We expected that crop levels would be light in this fourth year of drought, and we know that some of the earlier grapes (notably Syrah and Viognier) were flowering during our unusually cool, breezy May.  These aren't ideal flowering conditions, and we've seen evidence of shatter in our own vineyard and from our expeditions to the vineyards we source from for Patelin.  But we were all taken by surprise by just how light this first pick turned out to be.

It is something of a maxim in vineyard analysis that when you see evidence of yields being light, they end up even lighter than you were thinking, while when you see evidence of heavier yields it ends up being even heavier than you expect.  And we have been seeing other evidence that yields will be light, from observations of lower cluster counts and smaller clusters to relatively high sugars and relatively high acids in our samples.  Perhaps less intuitively, further evidence is provided by the fact that the vines look notably healthy, when with heavier yields you would expect to see more signs of stress. 
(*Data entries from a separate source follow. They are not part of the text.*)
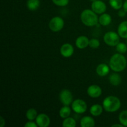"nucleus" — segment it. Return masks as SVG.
Returning <instances> with one entry per match:
<instances>
[{"mask_svg":"<svg viewBox=\"0 0 127 127\" xmlns=\"http://www.w3.org/2000/svg\"><path fill=\"white\" fill-rule=\"evenodd\" d=\"M127 60L121 53H115L113 55L109 61V66L110 69L115 72H121L126 68Z\"/></svg>","mask_w":127,"mask_h":127,"instance_id":"1","label":"nucleus"},{"mask_svg":"<svg viewBox=\"0 0 127 127\" xmlns=\"http://www.w3.org/2000/svg\"><path fill=\"white\" fill-rule=\"evenodd\" d=\"M80 18L83 24L88 27H93L97 24L99 22V17L97 15L92 9H87L82 11Z\"/></svg>","mask_w":127,"mask_h":127,"instance_id":"2","label":"nucleus"},{"mask_svg":"<svg viewBox=\"0 0 127 127\" xmlns=\"http://www.w3.org/2000/svg\"><path fill=\"white\" fill-rule=\"evenodd\" d=\"M104 109L108 112H115L121 107V101L114 95H109L104 99L102 102Z\"/></svg>","mask_w":127,"mask_h":127,"instance_id":"3","label":"nucleus"},{"mask_svg":"<svg viewBox=\"0 0 127 127\" xmlns=\"http://www.w3.org/2000/svg\"><path fill=\"white\" fill-rule=\"evenodd\" d=\"M120 35L119 33L113 31L107 32L104 35V41L107 45L114 47L120 42Z\"/></svg>","mask_w":127,"mask_h":127,"instance_id":"4","label":"nucleus"},{"mask_svg":"<svg viewBox=\"0 0 127 127\" xmlns=\"http://www.w3.org/2000/svg\"><path fill=\"white\" fill-rule=\"evenodd\" d=\"M64 26V20L59 16H55L50 21L48 24L49 29L52 31L57 32L63 29Z\"/></svg>","mask_w":127,"mask_h":127,"instance_id":"5","label":"nucleus"},{"mask_svg":"<svg viewBox=\"0 0 127 127\" xmlns=\"http://www.w3.org/2000/svg\"><path fill=\"white\" fill-rule=\"evenodd\" d=\"M71 107L73 111L77 114H82L86 112L88 106L84 100L82 99H76L72 102Z\"/></svg>","mask_w":127,"mask_h":127,"instance_id":"6","label":"nucleus"},{"mask_svg":"<svg viewBox=\"0 0 127 127\" xmlns=\"http://www.w3.org/2000/svg\"><path fill=\"white\" fill-rule=\"evenodd\" d=\"M59 97L63 105H69L73 102V94L68 89H63L60 93Z\"/></svg>","mask_w":127,"mask_h":127,"instance_id":"7","label":"nucleus"},{"mask_svg":"<svg viewBox=\"0 0 127 127\" xmlns=\"http://www.w3.org/2000/svg\"><path fill=\"white\" fill-rule=\"evenodd\" d=\"M91 9L97 14H102L105 13L107 10V6L104 2L100 0L93 1L91 4Z\"/></svg>","mask_w":127,"mask_h":127,"instance_id":"8","label":"nucleus"},{"mask_svg":"<svg viewBox=\"0 0 127 127\" xmlns=\"http://www.w3.org/2000/svg\"><path fill=\"white\" fill-rule=\"evenodd\" d=\"M35 122L38 127H48L50 124V119L47 114H40L36 118Z\"/></svg>","mask_w":127,"mask_h":127,"instance_id":"9","label":"nucleus"},{"mask_svg":"<svg viewBox=\"0 0 127 127\" xmlns=\"http://www.w3.org/2000/svg\"><path fill=\"white\" fill-rule=\"evenodd\" d=\"M102 91L101 88L99 86L91 85L87 89V93L88 95L92 98H97L101 95Z\"/></svg>","mask_w":127,"mask_h":127,"instance_id":"10","label":"nucleus"},{"mask_svg":"<svg viewBox=\"0 0 127 127\" xmlns=\"http://www.w3.org/2000/svg\"><path fill=\"white\" fill-rule=\"evenodd\" d=\"M74 53V48L73 45L69 43H64L61 47L60 53L64 58H69L71 57Z\"/></svg>","mask_w":127,"mask_h":127,"instance_id":"11","label":"nucleus"},{"mask_svg":"<svg viewBox=\"0 0 127 127\" xmlns=\"http://www.w3.org/2000/svg\"><path fill=\"white\" fill-rule=\"evenodd\" d=\"M75 44L79 49H84L89 46V40L86 36H79L76 40Z\"/></svg>","mask_w":127,"mask_h":127,"instance_id":"12","label":"nucleus"},{"mask_svg":"<svg viewBox=\"0 0 127 127\" xmlns=\"http://www.w3.org/2000/svg\"><path fill=\"white\" fill-rule=\"evenodd\" d=\"M110 66L105 63H100L97 66L96 73L100 76H105L110 72Z\"/></svg>","mask_w":127,"mask_h":127,"instance_id":"13","label":"nucleus"},{"mask_svg":"<svg viewBox=\"0 0 127 127\" xmlns=\"http://www.w3.org/2000/svg\"><path fill=\"white\" fill-rule=\"evenodd\" d=\"M81 127H93L95 126V120L90 116H85L81 120Z\"/></svg>","mask_w":127,"mask_h":127,"instance_id":"14","label":"nucleus"},{"mask_svg":"<svg viewBox=\"0 0 127 127\" xmlns=\"http://www.w3.org/2000/svg\"><path fill=\"white\" fill-rule=\"evenodd\" d=\"M117 33L121 38H127V21H123L119 24Z\"/></svg>","mask_w":127,"mask_h":127,"instance_id":"15","label":"nucleus"},{"mask_svg":"<svg viewBox=\"0 0 127 127\" xmlns=\"http://www.w3.org/2000/svg\"><path fill=\"white\" fill-rule=\"evenodd\" d=\"M112 22V17L110 14L106 13L102 14L99 18V22L101 26H109Z\"/></svg>","mask_w":127,"mask_h":127,"instance_id":"16","label":"nucleus"},{"mask_svg":"<svg viewBox=\"0 0 127 127\" xmlns=\"http://www.w3.org/2000/svg\"><path fill=\"white\" fill-rule=\"evenodd\" d=\"M103 109L104 107L102 105L99 104H94L91 107L89 111L93 116L97 117L101 115L102 113L103 112Z\"/></svg>","mask_w":127,"mask_h":127,"instance_id":"17","label":"nucleus"},{"mask_svg":"<svg viewBox=\"0 0 127 127\" xmlns=\"http://www.w3.org/2000/svg\"><path fill=\"white\" fill-rule=\"evenodd\" d=\"M109 79L110 84L113 86H119L122 83L121 76L117 73H114L110 74Z\"/></svg>","mask_w":127,"mask_h":127,"instance_id":"18","label":"nucleus"},{"mask_svg":"<svg viewBox=\"0 0 127 127\" xmlns=\"http://www.w3.org/2000/svg\"><path fill=\"white\" fill-rule=\"evenodd\" d=\"M71 110L69 105H64L60 110L59 114L61 118L64 119L69 117V115H71Z\"/></svg>","mask_w":127,"mask_h":127,"instance_id":"19","label":"nucleus"},{"mask_svg":"<svg viewBox=\"0 0 127 127\" xmlns=\"http://www.w3.org/2000/svg\"><path fill=\"white\" fill-rule=\"evenodd\" d=\"M40 5V0H27V7L31 11H35Z\"/></svg>","mask_w":127,"mask_h":127,"instance_id":"20","label":"nucleus"},{"mask_svg":"<svg viewBox=\"0 0 127 127\" xmlns=\"http://www.w3.org/2000/svg\"><path fill=\"white\" fill-rule=\"evenodd\" d=\"M62 126L63 127H75L76 126V122L73 118L68 117L64 119L62 123Z\"/></svg>","mask_w":127,"mask_h":127,"instance_id":"21","label":"nucleus"},{"mask_svg":"<svg viewBox=\"0 0 127 127\" xmlns=\"http://www.w3.org/2000/svg\"><path fill=\"white\" fill-rule=\"evenodd\" d=\"M37 111L33 108L29 109L26 112V117L29 120L33 121L35 120L37 117Z\"/></svg>","mask_w":127,"mask_h":127,"instance_id":"22","label":"nucleus"},{"mask_svg":"<svg viewBox=\"0 0 127 127\" xmlns=\"http://www.w3.org/2000/svg\"><path fill=\"white\" fill-rule=\"evenodd\" d=\"M109 4L110 6L115 10H120L124 4L122 0H109Z\"/></svg>","mask_w":127,"mask_h":127,"instance_id":"23","label":"nucleus"},{"mask_svg":"<svg viewBox=\"0 0 127 127\" xmlns=\"http://www.w3.org/2000/svg\"><path fill=\"white\" fill-rule=\"evenodd\" d=\"M119 121L124 127H127V110H123L119 116Z\"/></svg>","mask_w":127,"mask_h":127,"instance_id":"24","label":"nucleus"},{"mask_svg":"<svg viewBox=\"0 0 127 127\" xmlns=\"http://www.w3.org/2000/svg\"><path fill=\"white\" fill-rule=\"evenodd\" d=\"M116 50L118 53L124 54L127 52V44L122 43V42H119L116 46Z\"/></svg>","mask_w":127,"mask_h":127,"instance_id":"25","label":"nucleus"},{"mask_svg":"<svg viewBox=\"0 0 127 127\" xmlns=\"http://www.w3.org/2000/svg\"><path fill=\"white\" fill-rule=\"evenodd\" d=\"M89 46L91 48L96 49V48H99V47L100 46V42L97 38H91V40H89Z\"/></svg>","mask_w":127,"mask_h":127,"instance_id":"26","label":"nucleus"},{"mask_svg":"<svg viewBox=\"0 0 127 127\" xmlns=\"http://www.w3.org/2000/svg\"><path fill=\"white\" fill-rule=\"evenodd\" d=\"M54 4L60 7H64L69 4V0H52Z\"/></svg>","mask_w":127,"mask_h":127,"instance_id":"27","label":"nucleus"},{"mask_svg":"<svg viewBox=\"0 0 127 127\" xmlns=\"http://www.w3.org/2000/svg\"><path fill=\"white\" fill-rule=\"evenodd\" d=\"M25 127H37V123L34 122L33 121H31V120H29V122H27L26 124L24 125Z\"/></svg>","mask_w":127,"mask_h":127,"instance_id":"28","label":"nucleus"},{"mask_svg":"<svg viewBox=\"0 0 127 127\" xmlns=\"http://www.w3.org/2000/svg\"><path fill=\"white\" fill-rule=\"evenodd\" d=\"M127 12L125 11V10L123 9H120V11L118 12V16L120 17H124L126 16Z\"/></svg>","mask_w":127,"mask_h":127,"instance_id":"29","label":"nucleus"},{"mask_svg":"<svg viewBox=\"0 0 127 127\" xmlns=\"http://www.w3.org/2000/svg\"><path fill=\"white\" fill-rule=\"evenodd\" d=\"M5 125V120L2 116L0 117V127H3Z\"/></svg>","mask_w":127,"mask_h":127,"instance_id":"30","label":"nucleus"},{"mask_svg":"<svg viewBox=\"0 0 127 127\" xmlns=\"http://www.w3.org/2000/svg\"><path fill=\"white\" fill-rule=\"evenodd\" d=\"M123 9L127 12V0H125L124 4H123Z\"/></svg>","mask_w":127,"mask_h":127,"instance_id":"31","label":"nucleus"},{"mask_svg":"<svg viewBox=\"0 0 127 127\" xmlns=\"http://www.w3.org/2000/svg\"><path fill=\"white\" fill-rule=\"evenodd\" d=\"M123 127V126L122 124H114V125H112V127Z\"/></svg>","mask_w":127,"mask_h":127,"instance_id":"32","label":"nucleus"},{"mask_svg":"<svg viewBox=\"0 0 127 127\" xmlns=\"http://www.w3.org/2000/svg\"><path fill=\"white\" fill-rule=\"evenodd\" d=\"M89 1H92V2H93V1H96V0H89Z\"/></svg>","mask_w":127,"mask_h":127,"instance_id":"33","label":"nucleus"},{"mask_svg":"<svg viewBox=\"0 0 127 127\" xmlns=\"http://www.w3.org/2000/svg\"></svg>","mask_w":127,"mask_h":127,"instance_id":"34","label":"nucleus"}]
</instances>
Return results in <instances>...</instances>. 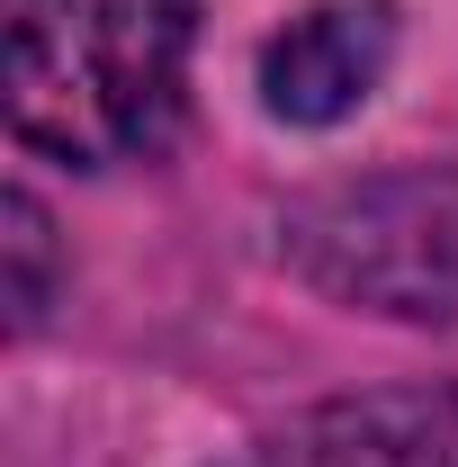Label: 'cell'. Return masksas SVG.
I'll list each match as a JSON object with an SVG mask.
<instances>
[{"label": "cell", "mask_w": 458, "mask_h": 467, "mask_svg": "<svg viewBox=\"0 0 458 467\" xmlns=\"http://www.w3.org/2000/svg\"><path fill=\"white\" fill-rule=\"evenodd\" d=\"M396 63V0H315L261 46V109L279 126H342Z\"/></svg>", "instance_id": "cell-3"}, {"label": "cell", "mask_w": 458, "mask_h": 467, "mask_svg": "<svg viewBox=\"0 0 458 467\" xmlns=\"http://www.w3.org/2000/svg\"><path fill=\"white\" fill-rule=\"evenodd\" d=\"M261 467H458V387H378L297 413Z\"/></svg>", "instance_id": "cell-4"}, {"label": "cell", "mask_w": 458, "mask_h": 467, "mask_svg": "<svg viewBox=\"0 0 458 467\" xmlns=\"http://www.w3.org/2000/svg\"><path fill=\"white\" fill-rule=\"evenodd\" d=\"M279 252L333 306L396 324H458V171L404 162L333 180L279 216Z\"/></svg>", "instance_id": "cell-2"}, {"label": "cell", "mask_w": 458, "mask_h": 467, "mask_svg": "<svg viewBox=\"0 0 458 467\" xmlns=\"http://www.w3.org/2000/svg\"><path fill=\"white\" fill-rule=\"evenodd\" d=\"M198 0H0V109L27 153L72 171L172 135Z\"/></svg>", "instance_id": "cell-1"}, {"label": "cell", "mask_w": 458, "mask_h": 467, "mask_svg": "<svg viewBox=\"0 0 458 467\" xmlns=\"http://www.w3.org/2000/svg\"><path fill=\"white\" fill-rule=\"evenodd\" d=\"M9 324L18 333H36L46 324V306H55V225H46V207H36V189H9Z\"/></svg>", "instance_id": "cell-5"}]
</instances>
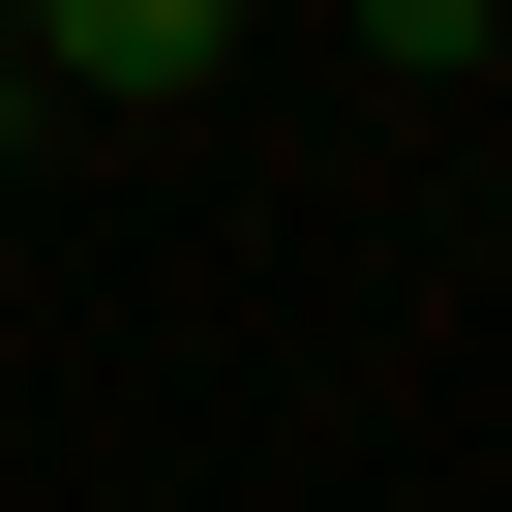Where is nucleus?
I'll return each mask as SVG.
<instances>
[{"label": "nucleus", "instance_id": "obj_1", "mask_svg": "<svg viewBox=\"0 0 512 512\" xmlns=\"http://www.w3.org/2000/svg\"><path fill=\"white\" fill-rule=\"evenodd\" d=\"M31 91H211V0H61V31H0Z\"/></svg>", "mask_w": 512, "mask_h": 512}, {"label": "nucleus", "instance_id": "obj_2", "mask_svg": "<svg viewBox=\"0 0 512 512\" xmlns=\"http://www.w3.org/2000/svg\"><path fill=\"white\" fill-rule=\"evenodd\" d=\"M0 121H31V61H0Z\"/></svg>", "mask_w": 512, "mask_h": 512}]
</instances>
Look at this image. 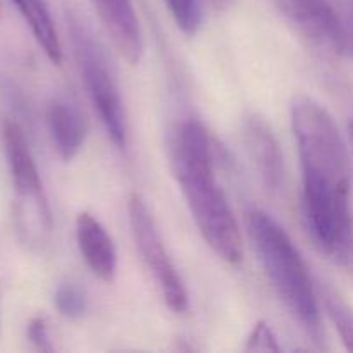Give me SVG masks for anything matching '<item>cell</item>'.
<instances>
[{
    "instance_id": "1",
    "label": "cell",
    "mask_w": 353,
    "mask_h": 353,
    "mask_svg": "<svg viewBox=\"0 0 353 353\" xmlns=\"http://www.w3.org/2000/svg\"><path fill=\"white\" fill-rule=\"evenodd\" d=\"M303 174L302 212L314 245L353 274V168L336 121L314 99L292 103Z\"/></svg>"
},
{
    "instance_id": "2",
    "label": "cell",
    "mask_w": 353,
    "mask_h": 353,
    "mask_svg": "<svg viewBox=\"0 0 353 353\" xmlns=\"http://www.w3.org/2000/svg\"><path fill=\"white\" fill-rule=\"evenodd\" d=\"M172 169L190 214L210 250L228 264H240L243 234L217 183L209 134L196 121H186L176 131Z\"/></svg>"
},
{
    "instance_id": "3",
    "label": "cell",
    "mask_w": 353,
    "mask_h": 353,
    "mask_svg": "<svg viewBox=\"0 0 353 353\" xmlns=\"http://www.w3.org/2000/svg\"><path fill=\"white\" fill-rule=\"evenodd\" d=\"M247 234L285 309L312 338L323 336L319 303L305 261L281 224L264 210L247 214Z\"/></svg>"
},
{
    "instance_id": "4",
    "label": "cell",
    "mask_w": 353,
    "mask_h": 353,
    "mask_svg": "<svg viewBox=\"0 0 353 353\" xmlns=\"http://www.w3.org/2000/svg\"><path fill=\"white\" fill-rule=\"evenodd\" d=\"M2 138L12 179L17 234L24 245L33 250H41L50 243L54 224L37 162L19 124L6 121Z\"/></svg>"
},
{
    "instance_id": "5",
    "label": "cell",
    "mask_w": 353,
    "mask_h": 353,
    "mask_svg": "<svg viewBox=\"0 0 353 353\" xmlns=\"http://www.w3.org/2000/svg\"><path fill=\"white\" fill-rule=\"evenodd\" d=\"M72 45L83 74L86 93L95 107L107 134L117 148L128 143V124L121 90L103 48L78 19H71Z\"/></svg>"
},
{
    "instance_id": "6",
    "label": "cell",
    "mask_w": 353,
    "mask_h": 353,
    "mask_svg": "<svg viewBox=\"0 0 353 353\" xmlns=\"http://www.w3.org/2000/svg\"><path fill=\"white\" fill-rule=\"evenodd\" d=\"M128 217L138 254L154 278L165 305L174 314H185L188 310L186 286L165 250L150 209L138 193H131L128 200Z\"/></svg>"
},
{
    "instance_id": "7",
    "label": "cell",
    "mask_w": 353,
    "mask_h": 353,
    "mask_svg": "<svg viewBox=\"0 0 353 353\" xmlns=\"http://www.w3.org/2000/svg\"><path fill=\"white\" fill-rule=\"evenodd\" d=\"M279 12L312 50L338 59L347 47V34L336 10L327 0H276Z\"/></svg>"
},
{
    "instance_id": "8",
    "label": "cell",
    "mask_w": 353,
    "mask_h": 353,
    "mask_svg": "<svg viewBox=\"0 0 353 353\" xmlns=\"http://www.w3.org/2000/svg\"><path fill=\"white\" fill-rule=\"evenodd\" d=\"M116 50L131 65L143 57L145 40L131 0H92Z\"/></svg>"
},
{
    "instance_id": "9",
    "label": "cell",
    "mask_w": 353,
    "mask_h": 353,
    "mask_svg": "<svg viewBox=\"0 0 353 353\" xmlns=\"http://www.w3.org/2000/svg\"><path fill=\"white\" fill-rule=\"evenodd\" d=\"M76 243L90 271L103 283H112L117 274V250L103 224L90 212H79L74 223Z\"/></svg>"
},
{
    "instance_id": "10",
    "label": "cell",
    "mask_w": 353,
    "mask_h": 353,
    "mask_svg": "<svg viewBox=\"0 0 353 353\" xmlns=\"http://www.w3.org/2000/svg\"><path fill=\"white\" fill-rule=\"evenodd\" d=\"M245 141L265 188L271 192L281 188L285 179V162L272 128L261 116H250L245 121Z\"/></svg>"
},
{
    "instance_id": "11",
    "label": "cell",
    "mask_w": 353,
    "mask_h": 353,
    "mask_svg": "<svg viewBox=\"0 0 353 353\" xmlns=\"http://www.w3.org/2000/svg\"><path fill=\"white\" fill-rule=\"evenodd\" d=\"M47 123L57 154L62 161H72L88 137V123L81 110L64 99L52 100L47 109Z\"/></svg>"
},
{
    "instance_id": "12",
    "label": "cell",
    "mask_w": 353,
    "mask_h": 353,
    "mask_svg": "<svg viewBox=\"0 0 353 353\" xmlns=\"http://www.w3.org/2000/svg\"><path fill=\"white\" fill-rule=\"evenodd\" d=\"M14 6L26 21L34 40L41 47L48 61L59 65L62 62V45L48 10L47 0H12Z\"/></svg>"
},
{
    "instance_id": "13",
    "label": "cell",
    "mask_w": 353,
    "mask_h": 353,
    "mask_svg": "<svg viewBox=\"0 0 353 353\" xmlns=\"http://www.w3.org/2000/svg\"><path fill=\"white\" fill-rule=\"evenodd\" d=\"M321 299H323L324 307L331 317V323L340 334L345 348L353 352V310L350 305L330 285L321 286Z\"/></svg>"
},
{
    "instance_id": "14",
    "label": "cell",
    "mask_w": 353,
    "mask_h": 353,
    "mask_svg": "<svg viewBox=\"0 0 353 353\" xmlns=\"http://www.w3.org/2000/svg\"><path fill=\"white\" fill-rule=\"evenodd\" d=\"M176 26L188 37L199 33L203 23L202 0H164Z\"/></svg>"
},
{
    "instance_id": "15",
    "label": "cell",
    "mask_w": 353,
    "mask_h": 353,
    "mask_svg": "<svg viewBox=\"0 0 353 353\" xmlns=\"http://www.w3.org/2000/svg\"><path fill=\"white\" fill-rule=\"evenodd\" d=\"M55 309L68 319H79L85 316L88 309V299L86 292L76 283H64L55 290L54 295Z\"/></svg>"
},
{
    "instance_id": "16",
    "label": "cell",
    "mask_w": 353,
    "mask_h": 353,
    "mask_svg": "<svg viewBox=\"0 0 353 353\" xmlns=\"http://www.w3.org/2000/svg\"><path fill=\"white\" fill-rule=\"evenodd\" d=\"M245 350L247 352H281V347H279V341L276 338L274 331L271 330L265 321H259L254 326V330L250 331V334L247 336V341H245Z\"/></svg>"
},
{
    "instance_id": "17",
    "label": "cell",
    "mask_w": 353,
    "mask_h": 353,
    "mask_svg": "<svg viewBox=\"0 0 353 353\" xmlns=\"http://www.w3.org/2000/svg\"><path fill=\"white\" fill-rule=\"evenodd\" d=\"M26 336L30 340V343L33 345L37 350L40 352H54V343H52L50 338V330H48V323L45 321V317L37 316L31 317L30 323L26 326Z\"/></svg>"
},
{
    "instance_id": "18",
    "label": "cell",
    "mask_w": 353,
    "mask_h": 353,
    "mask_svg": "<svg viewBox=\"0 0 353 353\" xmlns=\"http://www.w3.org/2000/svg\"><path fill=\"white\" fill-rule=\"evenodd\" d=\"M348 138H350V143H352V152H353V119L348 124Z\"/></svg>"
}]
</instances>
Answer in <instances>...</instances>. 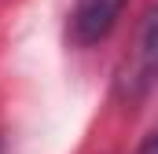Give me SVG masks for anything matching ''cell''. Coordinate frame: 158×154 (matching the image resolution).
<instances>
[{"label": "cell", "instance_id": "cell-3", "mask_svg": "<svg viewBox=\"0 0 158 154\" xmlns=\"http://www.w3.org/2000/svg\"><path fill=\"white\" fill-rule=\"evenodd\" d=\"M132 154H158V128H151V132L143 136V143H140Z\"/></svg>", "mask_w": 158, "mask_h": 154}, {"label": "cell", "instance_id": "cell-2", "mask_svg": "<svg viewBox=\"0 0 158 154\" xmlns=\"http://www.w3.org/2000/svg\"><path fill=\"white\" fill-rule=\"evenodd\" d=\"M129 0H77L66 18V37L77 48H96L118 30Z\"/></svg>", "mask_w": 158, "mask_h": 154}, {"label": "cell", "instance_id": "cell-1", "mask_svg": "<svg viewBox=\"0 0 158 154\" xmlns=\"http://www.w3.org/2000/svg\"><path fill=\"white\" fill-rule=\"evenodd\" d=\"M155 88H158V0H151L132 33L129 51L121 55L114 70V99L136 107Z\"/></svg>", "mask_w": 158, "mask_h": 154}]
</instances>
So, I've been steeling myself for this news.  And with the Patelin, we have options; we have handshake agreements with several local vineyards that if we realize that we're light during harvest, they'll find some fruit for us.  We may not be able to make up all the difference, but we can bridge the gap a bit.  Those phone calls started this morning.

The estate vineyard, however, doesn't offer this recourse.  If we end up light, we just make less wine.  It's likely only another week before we find out the extent to which that will be true.